Most of these players agree that while they’re “not on a mission,” as Rosen put it, Israeli stories pouring out into the world will do their own kind of work on the world stage.
“The ability to see Israeli creativity and life in Israel through television shows of course helps to promote a different image of Israel,” Armoza said. “Many people form their image of Israel based on a 30-second report on the news, so our ability to reflect normal society through the work that we do on television is improving the image of Israel enormously.”
After a recent screening of the Oscar-nominated film “Footnote,” directed by Joseph Cedar, one woman attending was euphoric in the parking lot. “It’s the real Israel,” she exclaimed. “It wasn’t focused on the [Israeli-Palestinian] conflict.” Indeed, the film about a pair of competitive father/son talmudic scholars only contained one brawl — when a group of academics argue over who would receive Israel’s top talmudic prize. But the woman in the parking lot didn’t seem fixated on the plot. For her, the film’s power superseded simple entertainment: The more audiences can experience “ordinary” Israel, she seemed to be saying, the crazier Iranian President Mahmoud Ahmadinejad sounds.
But, while the extra attention on Israel is useful, no one knows whether the current boon will last. “You’re still watching an industry in transition,” said Nina Tassler, president of CBS Entertainment. “It’s evolving, it’s growing, it’s maturing.”
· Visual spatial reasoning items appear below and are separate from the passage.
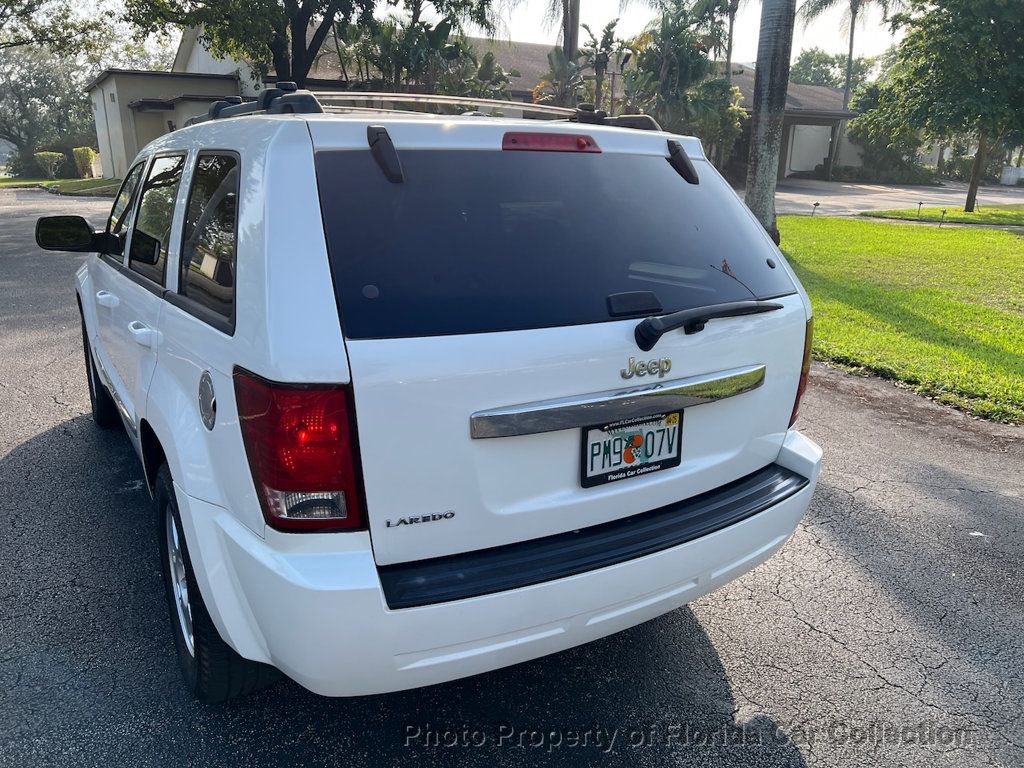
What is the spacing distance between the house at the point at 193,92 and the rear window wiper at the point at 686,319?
2441 centimetres

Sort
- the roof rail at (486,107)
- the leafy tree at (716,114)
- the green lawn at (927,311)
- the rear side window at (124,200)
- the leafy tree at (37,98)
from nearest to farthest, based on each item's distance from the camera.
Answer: the roof rail at (486,107) → the rear side window at (124,200) → the green lawn at (927,311) → the leafy tree at (716,114) → the leafy tree at (37,98)

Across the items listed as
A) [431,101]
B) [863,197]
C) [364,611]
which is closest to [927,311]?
[431,101]

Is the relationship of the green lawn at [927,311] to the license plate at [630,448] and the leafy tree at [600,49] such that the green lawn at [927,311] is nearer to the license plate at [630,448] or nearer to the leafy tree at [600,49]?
the license plate at [630,448]

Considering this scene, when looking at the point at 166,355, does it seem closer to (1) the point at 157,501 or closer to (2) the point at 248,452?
(1) the point at 157,501

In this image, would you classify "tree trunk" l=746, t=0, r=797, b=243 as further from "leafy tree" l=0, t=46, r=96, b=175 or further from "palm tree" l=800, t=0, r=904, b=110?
"leafy tree" l=0, t=46, r=96, b=175

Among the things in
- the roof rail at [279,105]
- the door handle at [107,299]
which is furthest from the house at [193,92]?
the roof rail at [279,105]

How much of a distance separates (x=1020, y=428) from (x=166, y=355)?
557 centimetres

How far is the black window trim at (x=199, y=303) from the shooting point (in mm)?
2152

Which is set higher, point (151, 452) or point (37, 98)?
point (37, 98)

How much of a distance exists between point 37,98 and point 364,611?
72.4 metres

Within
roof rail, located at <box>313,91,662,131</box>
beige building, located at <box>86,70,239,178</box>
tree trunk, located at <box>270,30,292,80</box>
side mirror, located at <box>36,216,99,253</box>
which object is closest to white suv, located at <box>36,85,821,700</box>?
roof rail, located at <box>313,91,662,131</box>

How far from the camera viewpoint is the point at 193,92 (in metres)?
32.7

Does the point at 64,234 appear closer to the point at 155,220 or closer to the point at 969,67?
the point at 155,220

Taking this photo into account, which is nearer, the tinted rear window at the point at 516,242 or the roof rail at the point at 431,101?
the tinted rear window at the point at 516,242
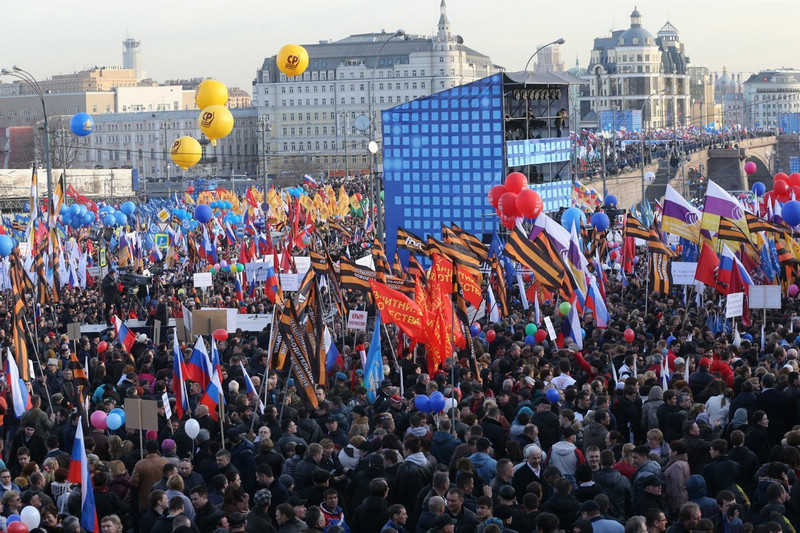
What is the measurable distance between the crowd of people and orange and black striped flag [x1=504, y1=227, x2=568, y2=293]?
8.11 feet

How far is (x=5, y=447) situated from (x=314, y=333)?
311 centimetres

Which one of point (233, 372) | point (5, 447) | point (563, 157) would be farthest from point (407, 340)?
point (563, 157)

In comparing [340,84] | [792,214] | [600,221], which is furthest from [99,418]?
[340,84]

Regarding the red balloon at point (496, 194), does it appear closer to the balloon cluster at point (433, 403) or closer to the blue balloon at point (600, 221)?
the blue balloon at point (600, 221)

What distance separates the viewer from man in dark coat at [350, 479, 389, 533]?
31.1 ft

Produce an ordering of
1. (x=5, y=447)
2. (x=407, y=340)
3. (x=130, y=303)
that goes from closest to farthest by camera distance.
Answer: (x=5, y=447), (x=407, y=340), (x=130, y=303)

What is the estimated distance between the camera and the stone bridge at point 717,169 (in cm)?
6731

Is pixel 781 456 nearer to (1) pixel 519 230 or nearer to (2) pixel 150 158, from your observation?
(1) pixel 519 230

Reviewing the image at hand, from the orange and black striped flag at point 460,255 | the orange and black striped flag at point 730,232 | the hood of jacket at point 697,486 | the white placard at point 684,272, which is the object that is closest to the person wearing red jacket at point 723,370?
the orange and black striped flag at point 460,255

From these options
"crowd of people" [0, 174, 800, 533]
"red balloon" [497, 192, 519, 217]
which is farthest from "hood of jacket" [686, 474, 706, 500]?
"red balloon" [497, 192, 519, 217]

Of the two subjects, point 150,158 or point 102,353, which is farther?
point 150,158

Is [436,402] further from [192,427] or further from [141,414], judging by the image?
[141,414]

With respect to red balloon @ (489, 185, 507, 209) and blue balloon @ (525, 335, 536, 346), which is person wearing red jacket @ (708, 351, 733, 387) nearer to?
blue balloon @ (525, 335, 536, 346)

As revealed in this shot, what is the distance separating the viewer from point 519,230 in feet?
63.5
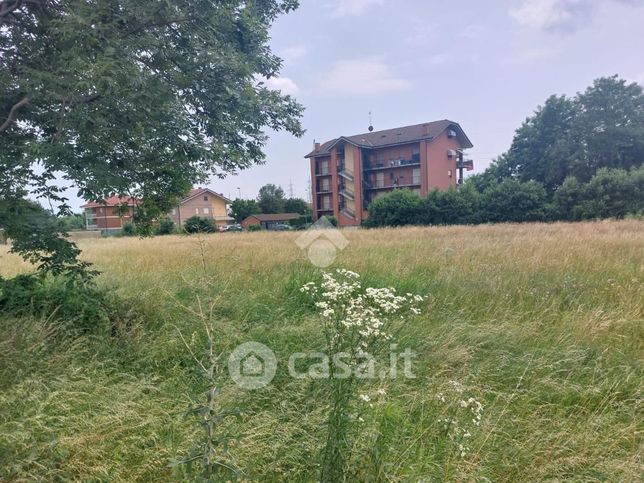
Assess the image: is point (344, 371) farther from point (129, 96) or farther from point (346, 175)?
point (346, 175)

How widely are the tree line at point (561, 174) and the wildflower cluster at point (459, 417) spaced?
27.8 metres

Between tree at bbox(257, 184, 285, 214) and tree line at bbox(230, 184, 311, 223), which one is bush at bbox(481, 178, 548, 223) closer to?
tree line at bbox(230, 184, 311, 223)

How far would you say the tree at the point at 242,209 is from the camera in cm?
4662

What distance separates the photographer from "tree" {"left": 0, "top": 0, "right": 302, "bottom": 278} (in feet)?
9.35

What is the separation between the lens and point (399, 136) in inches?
1606

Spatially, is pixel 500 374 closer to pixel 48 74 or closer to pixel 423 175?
pixel 48 74

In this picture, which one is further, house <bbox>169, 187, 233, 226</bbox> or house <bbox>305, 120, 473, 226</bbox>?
house <bbox>305, 120, 473, 226</bbox>

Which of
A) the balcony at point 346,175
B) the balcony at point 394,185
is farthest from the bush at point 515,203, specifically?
the balcony at point 346,175

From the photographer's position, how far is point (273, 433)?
209 cm

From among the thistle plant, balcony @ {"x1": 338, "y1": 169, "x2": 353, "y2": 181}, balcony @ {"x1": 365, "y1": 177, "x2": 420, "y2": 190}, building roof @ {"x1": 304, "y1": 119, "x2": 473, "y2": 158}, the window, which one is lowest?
the thistle plant

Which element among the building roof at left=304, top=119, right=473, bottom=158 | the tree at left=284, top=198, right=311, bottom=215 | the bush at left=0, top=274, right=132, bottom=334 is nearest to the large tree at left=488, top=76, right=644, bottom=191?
the building roof at left=304, top=119, right=473, bottom=158

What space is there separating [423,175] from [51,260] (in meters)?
37.6

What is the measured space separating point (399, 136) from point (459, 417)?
41354 mm

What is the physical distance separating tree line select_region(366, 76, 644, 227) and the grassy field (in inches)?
1001
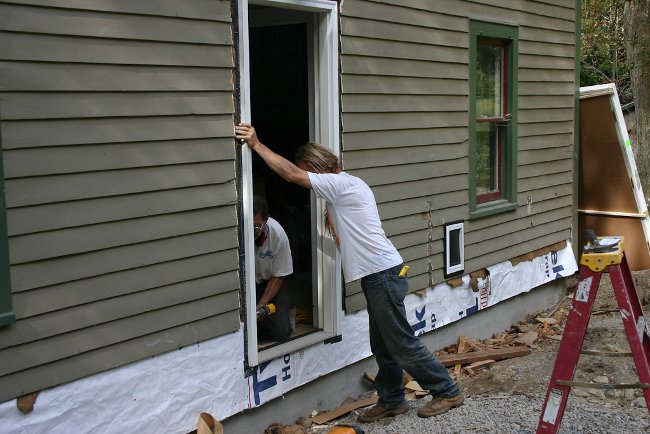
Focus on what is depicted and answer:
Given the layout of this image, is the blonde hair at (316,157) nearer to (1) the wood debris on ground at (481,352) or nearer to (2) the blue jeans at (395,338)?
(2) the blue jeans at (395,338)

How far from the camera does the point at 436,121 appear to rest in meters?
7.18

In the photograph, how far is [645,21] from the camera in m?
11.7

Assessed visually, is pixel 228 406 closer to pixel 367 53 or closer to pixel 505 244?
pixel 367 53

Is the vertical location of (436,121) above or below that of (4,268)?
above

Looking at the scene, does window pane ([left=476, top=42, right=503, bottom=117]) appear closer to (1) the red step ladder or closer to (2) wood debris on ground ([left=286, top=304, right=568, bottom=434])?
(2) wood debris on ground ([left=286, top=304, right=568, bottom=434])

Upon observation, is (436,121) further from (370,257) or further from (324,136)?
(370,257)

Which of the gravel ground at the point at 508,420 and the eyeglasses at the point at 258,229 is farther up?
the eyeglasses at the point at 258,229

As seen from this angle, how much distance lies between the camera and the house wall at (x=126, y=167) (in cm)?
377

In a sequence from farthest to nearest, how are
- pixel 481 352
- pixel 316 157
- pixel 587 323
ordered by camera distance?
1. pixel 481 352
2. pixel 316 157
3. pixel 587 323

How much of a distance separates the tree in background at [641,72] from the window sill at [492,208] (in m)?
4.30

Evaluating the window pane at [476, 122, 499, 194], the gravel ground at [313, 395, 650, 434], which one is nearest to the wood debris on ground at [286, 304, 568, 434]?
the gravel ground at [313, 395, 650, 434]

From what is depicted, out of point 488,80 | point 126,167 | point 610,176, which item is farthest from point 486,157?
point 126,167

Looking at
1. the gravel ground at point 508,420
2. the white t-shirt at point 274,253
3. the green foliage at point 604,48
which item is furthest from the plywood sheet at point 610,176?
the green foliage at point 604,48

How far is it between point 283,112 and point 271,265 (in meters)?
2.92
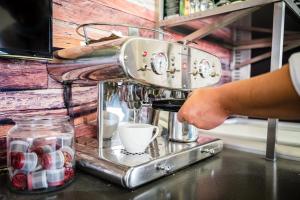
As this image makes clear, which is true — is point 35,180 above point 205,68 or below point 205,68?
below

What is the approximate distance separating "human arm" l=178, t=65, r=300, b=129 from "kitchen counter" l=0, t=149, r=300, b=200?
153mm

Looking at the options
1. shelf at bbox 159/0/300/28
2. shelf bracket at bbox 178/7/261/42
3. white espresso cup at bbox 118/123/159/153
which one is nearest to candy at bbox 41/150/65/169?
white espresso cup at bbox 118/123/159/153

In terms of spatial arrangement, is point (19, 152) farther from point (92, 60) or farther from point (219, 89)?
point (219, 89)

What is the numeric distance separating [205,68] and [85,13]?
1.40 ft

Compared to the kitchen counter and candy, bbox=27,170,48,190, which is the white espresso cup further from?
candy, bbox=27,170,48,190

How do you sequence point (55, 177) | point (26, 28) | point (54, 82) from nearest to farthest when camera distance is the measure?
point (55, 177)
point (26, 28)
point (54, 82)

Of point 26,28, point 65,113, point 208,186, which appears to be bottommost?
point 208,186

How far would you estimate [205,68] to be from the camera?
0.74 meters

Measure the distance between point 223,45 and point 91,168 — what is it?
1.20 metres

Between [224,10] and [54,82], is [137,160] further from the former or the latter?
[224,10]

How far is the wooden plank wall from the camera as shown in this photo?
64cm

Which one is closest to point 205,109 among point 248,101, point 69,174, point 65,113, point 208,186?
point 248,101

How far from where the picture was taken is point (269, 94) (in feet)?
1.20

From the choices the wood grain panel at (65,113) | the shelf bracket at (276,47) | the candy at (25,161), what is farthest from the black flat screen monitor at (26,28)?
the shelf bracket at (276,47)
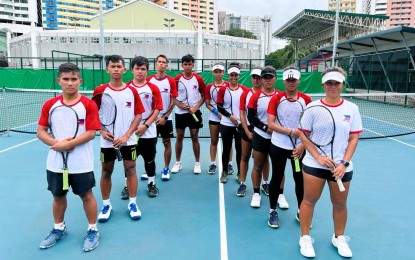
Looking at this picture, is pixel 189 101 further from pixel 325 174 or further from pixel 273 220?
pixel 325 174

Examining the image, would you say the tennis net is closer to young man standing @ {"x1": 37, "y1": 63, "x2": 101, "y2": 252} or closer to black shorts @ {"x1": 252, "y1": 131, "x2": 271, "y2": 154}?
black shorts @ {"x1": 252, "y1": 131, "x2": 271, "y2": 154}

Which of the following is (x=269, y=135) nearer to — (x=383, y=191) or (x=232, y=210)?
(x=232, y=210)

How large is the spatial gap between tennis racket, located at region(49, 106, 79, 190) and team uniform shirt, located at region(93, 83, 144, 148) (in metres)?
0.76

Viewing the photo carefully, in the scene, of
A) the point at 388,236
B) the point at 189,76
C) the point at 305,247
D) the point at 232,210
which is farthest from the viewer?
the point at 189,76

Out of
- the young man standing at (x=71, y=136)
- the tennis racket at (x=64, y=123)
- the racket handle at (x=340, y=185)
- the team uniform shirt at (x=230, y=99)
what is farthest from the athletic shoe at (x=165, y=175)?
the racket handle at (x=340, y=185)

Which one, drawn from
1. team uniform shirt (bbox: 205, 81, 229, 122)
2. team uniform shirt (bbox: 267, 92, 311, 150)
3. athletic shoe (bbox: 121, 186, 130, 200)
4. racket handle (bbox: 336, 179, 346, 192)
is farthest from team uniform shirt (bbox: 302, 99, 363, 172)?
athletic shoe (bbox: 121, 186, 130, 200)

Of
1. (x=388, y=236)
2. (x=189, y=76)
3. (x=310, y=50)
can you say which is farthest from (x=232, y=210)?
(x=310, y=50)

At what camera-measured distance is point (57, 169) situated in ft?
11.4

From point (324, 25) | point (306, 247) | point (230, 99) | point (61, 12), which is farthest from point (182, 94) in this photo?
point (61, 12)

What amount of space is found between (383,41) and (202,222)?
965 inches

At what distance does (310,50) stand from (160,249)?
7299cm

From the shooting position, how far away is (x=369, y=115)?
1529 centimetres

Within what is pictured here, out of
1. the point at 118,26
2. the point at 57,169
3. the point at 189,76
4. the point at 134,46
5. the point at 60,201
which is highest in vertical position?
the point at 118,26

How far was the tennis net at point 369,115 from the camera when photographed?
1013 cm
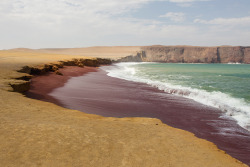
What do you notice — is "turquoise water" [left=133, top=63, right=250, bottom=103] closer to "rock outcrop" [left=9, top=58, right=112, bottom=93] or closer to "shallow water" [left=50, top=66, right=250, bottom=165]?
"shallow water" [left=50, top=66, right=250, bottom=165]

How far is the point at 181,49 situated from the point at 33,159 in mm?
129807

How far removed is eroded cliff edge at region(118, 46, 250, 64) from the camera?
11679 centimetres

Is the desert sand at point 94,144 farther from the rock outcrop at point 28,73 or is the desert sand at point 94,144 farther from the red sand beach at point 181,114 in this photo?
the rock outcrop at point 28,73

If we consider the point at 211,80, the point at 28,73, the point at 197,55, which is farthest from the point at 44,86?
the point at 197,55

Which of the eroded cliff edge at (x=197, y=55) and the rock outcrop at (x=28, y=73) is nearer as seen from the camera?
the rock outcrop at (x=28, y=73)

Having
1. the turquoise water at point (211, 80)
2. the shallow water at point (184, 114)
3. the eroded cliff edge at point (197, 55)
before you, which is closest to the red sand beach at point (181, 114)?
the shallow water at point (184, 114)

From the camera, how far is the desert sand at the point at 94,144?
11.8ft

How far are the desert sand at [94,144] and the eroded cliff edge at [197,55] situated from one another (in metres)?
108

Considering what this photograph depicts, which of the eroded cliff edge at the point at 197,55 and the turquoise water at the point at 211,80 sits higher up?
the eroded cliff edge at the point at 197,55

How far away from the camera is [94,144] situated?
426 cm

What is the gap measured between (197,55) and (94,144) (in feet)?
425

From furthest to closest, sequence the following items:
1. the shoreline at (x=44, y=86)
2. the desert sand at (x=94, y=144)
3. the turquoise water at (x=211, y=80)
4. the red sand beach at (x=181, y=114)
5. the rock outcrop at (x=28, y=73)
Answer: the turquoise water at (x=211, y=80) < the shoreline at (x=44, y=86) < the rock outcrop at (x=28, y=73) < the red sand beach at (x=181, y=114) < the desert sand at (x=94, y=144)

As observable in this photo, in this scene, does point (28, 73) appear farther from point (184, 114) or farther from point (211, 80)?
point (211, 80)

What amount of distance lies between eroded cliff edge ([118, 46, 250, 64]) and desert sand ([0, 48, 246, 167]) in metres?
108
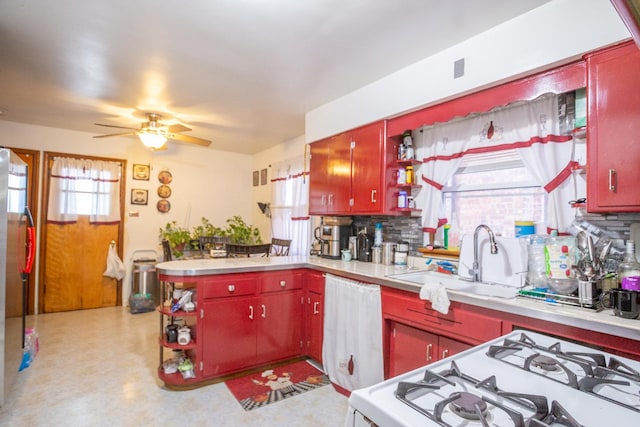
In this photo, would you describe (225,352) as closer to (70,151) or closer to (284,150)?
(284,150)

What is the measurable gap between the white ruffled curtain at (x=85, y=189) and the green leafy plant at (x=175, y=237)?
26.0 inches

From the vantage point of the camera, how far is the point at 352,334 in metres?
2.46

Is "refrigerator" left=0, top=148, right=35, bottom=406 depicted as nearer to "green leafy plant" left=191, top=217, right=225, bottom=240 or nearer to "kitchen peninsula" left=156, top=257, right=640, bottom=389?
"kitchen peninsula" left=156, top=257, right=640, bottom=389

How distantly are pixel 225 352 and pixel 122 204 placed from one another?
3389mm

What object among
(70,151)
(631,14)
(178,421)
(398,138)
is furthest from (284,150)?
(631,14)

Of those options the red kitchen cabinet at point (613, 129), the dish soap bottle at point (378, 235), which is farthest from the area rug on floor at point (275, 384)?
the red kitchen cabinet at point (613, 129)

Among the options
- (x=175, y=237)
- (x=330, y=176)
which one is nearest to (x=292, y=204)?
(x=330, y=176)

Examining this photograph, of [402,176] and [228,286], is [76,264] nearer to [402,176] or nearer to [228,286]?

“There have been a lot of press releases about a lot of things,” Tishby said. “It’s going to be a reality check in the next couple of years, as we see what catches on. I was very happy I was able to be there first,” she said of finding and producing “In Treatment.” “When this whole thing looked like it was going to get real, I had this moment in which I could have leveraged myself more at the cost of losing the deal. But it was more important to me that [this show] got on the air than anything else. I remember saying to my business manager, ‘Do you understand what this is going to do to Israel?’ It was always clear to me that there were going to be a whole lot more players involved and that this was going to be an industry.”
Of course, there’s always the worry that really big success in Hollywood could prompt a creative exodus from the country, but Israelis, apparently, aren’t worried about that.
“In general, we’re really happy when an Israeli show makes it abroad,” Shiloach-Uzrad said. “It’s good for Israel; it’s good for the whole industry. When an Israeli actor makes it in Hollywood, it fills everyone with pride.
“Besides,” she added, “there are direct flights from Los Angeles to Tel Aviv, so you can come home anytime.”